■ Sfida A:
Nel brano sull'incidente della Tangenziale di Bari, per quale motivo la vicenda ha scosso tutta la città? Spiegalo in una o due frasi.

Bari – “Jasmine non ha colpe”, l’appello della famiglia della 17enne deceduta sulla Tangenziale
Non capelli al vento ma casco, sotto-casco in sintetico e collare cervicale protettivo; non camicetta e minigonna ma tuta e giacca tecnica; non mani nude ma guanti: unica, parziale concessione a un abbigliamento per il resto idoneo alla moto, le scarpe. Non tacchi a spillo, ma un paio di stivaletti neri, scelti per la sua festa di compleanno, il diciassettesimo.
Eppure, queste calzature sono diventate quasi un caso mediatico dopo il deposito e la diffusione della perizia redatta dall’ingegner Luca Ancora, il consulente tecnico d’ufficio incaricato dalla Procura di Bari – nell’ambito del relativo procedimento penale – della ricostruzione cinematica dell’incidente di cui è rimasta vittima Jasmine Giordano, la ragazza deceduta il 30 ottobre lungo la Tangenziale di Bari: una vicenda che ha scosso tutta la città, anche perché la giovane si stava appunto recando alla sua festa di compleanno a bordo del Triumph condotto dal fidanzato, Francesco Carrieri, 22 anni, e, dopo essere caduta dalla sella rovinando sull’asfalto, è stata travolta dalla Citroen C3 che seguiva e su cui viaggiavano altri amici che dovevano festeggiarla, tra cui il 22enne Angelo Giacovelli, alla guida: i due coetanei sono entrambi indagati per omicidio colposo.

■ Sfida B:
Mostra ogni riga dei dati qui sotto in cui compare la stringa "this". Le maiuscole e le minuscole contano.

■ Dati da usare:
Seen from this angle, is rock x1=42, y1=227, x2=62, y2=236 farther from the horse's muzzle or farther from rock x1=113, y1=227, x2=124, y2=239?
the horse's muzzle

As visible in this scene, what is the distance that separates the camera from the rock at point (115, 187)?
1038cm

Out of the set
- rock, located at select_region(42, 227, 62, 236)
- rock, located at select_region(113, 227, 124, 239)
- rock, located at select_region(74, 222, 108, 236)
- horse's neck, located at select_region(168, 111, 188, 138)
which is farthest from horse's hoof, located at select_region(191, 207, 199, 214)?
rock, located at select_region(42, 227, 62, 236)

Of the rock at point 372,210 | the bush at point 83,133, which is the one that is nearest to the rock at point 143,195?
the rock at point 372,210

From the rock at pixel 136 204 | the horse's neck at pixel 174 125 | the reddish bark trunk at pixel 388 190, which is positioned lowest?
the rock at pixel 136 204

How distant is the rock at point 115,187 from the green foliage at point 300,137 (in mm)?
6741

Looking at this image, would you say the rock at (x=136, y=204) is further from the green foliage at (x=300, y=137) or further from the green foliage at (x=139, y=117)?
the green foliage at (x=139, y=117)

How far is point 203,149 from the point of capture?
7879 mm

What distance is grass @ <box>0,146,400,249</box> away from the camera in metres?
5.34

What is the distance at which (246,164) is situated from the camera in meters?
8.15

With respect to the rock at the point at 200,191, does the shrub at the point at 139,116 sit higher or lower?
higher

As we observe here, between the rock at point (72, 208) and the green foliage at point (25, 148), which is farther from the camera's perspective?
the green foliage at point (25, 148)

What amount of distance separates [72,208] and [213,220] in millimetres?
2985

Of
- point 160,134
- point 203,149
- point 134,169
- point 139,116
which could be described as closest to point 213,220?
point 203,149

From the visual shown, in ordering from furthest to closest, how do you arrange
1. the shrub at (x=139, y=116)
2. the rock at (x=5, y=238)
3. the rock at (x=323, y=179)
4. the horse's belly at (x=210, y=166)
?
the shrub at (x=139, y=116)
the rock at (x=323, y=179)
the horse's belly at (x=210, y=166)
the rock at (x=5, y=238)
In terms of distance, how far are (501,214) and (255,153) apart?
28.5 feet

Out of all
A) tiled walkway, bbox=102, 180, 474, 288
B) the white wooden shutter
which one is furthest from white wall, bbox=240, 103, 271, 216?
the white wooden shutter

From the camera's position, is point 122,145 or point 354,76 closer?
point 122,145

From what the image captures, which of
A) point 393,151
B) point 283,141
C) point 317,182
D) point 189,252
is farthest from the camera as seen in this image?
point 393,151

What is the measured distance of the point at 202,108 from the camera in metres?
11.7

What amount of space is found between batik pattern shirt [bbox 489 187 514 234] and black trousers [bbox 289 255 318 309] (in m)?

■ Risultato A:
La vicenda ha scosso la città anche perché Jasmine Giordano si stava recando alla propria festa di compleanno a bordo del Triumph guidato dal fidanzato. Dopo essere caduta dalla sella è stata travolta dalla Citroen C3 che seguiva, su cui viaggiavano altri amici che dovevano festeggiarla.

■ Risultato B:
Seen from this angle, is rock x1=42, y1=227, x2=62, y2=236 farther from the horse's muzzle or farther from rock x1=113, y1=227, x2=124, y2=239?
As visible in this scene, what is the distance that separates the camera from the rock at point (115, 187)?
Looking at this image, would you say the rock at (x=136, y=204) is further from the green foliage at (x=300, y=137) or further from the green foliage at (x=139, y=117)?
is farthest from the camera as seen in this image?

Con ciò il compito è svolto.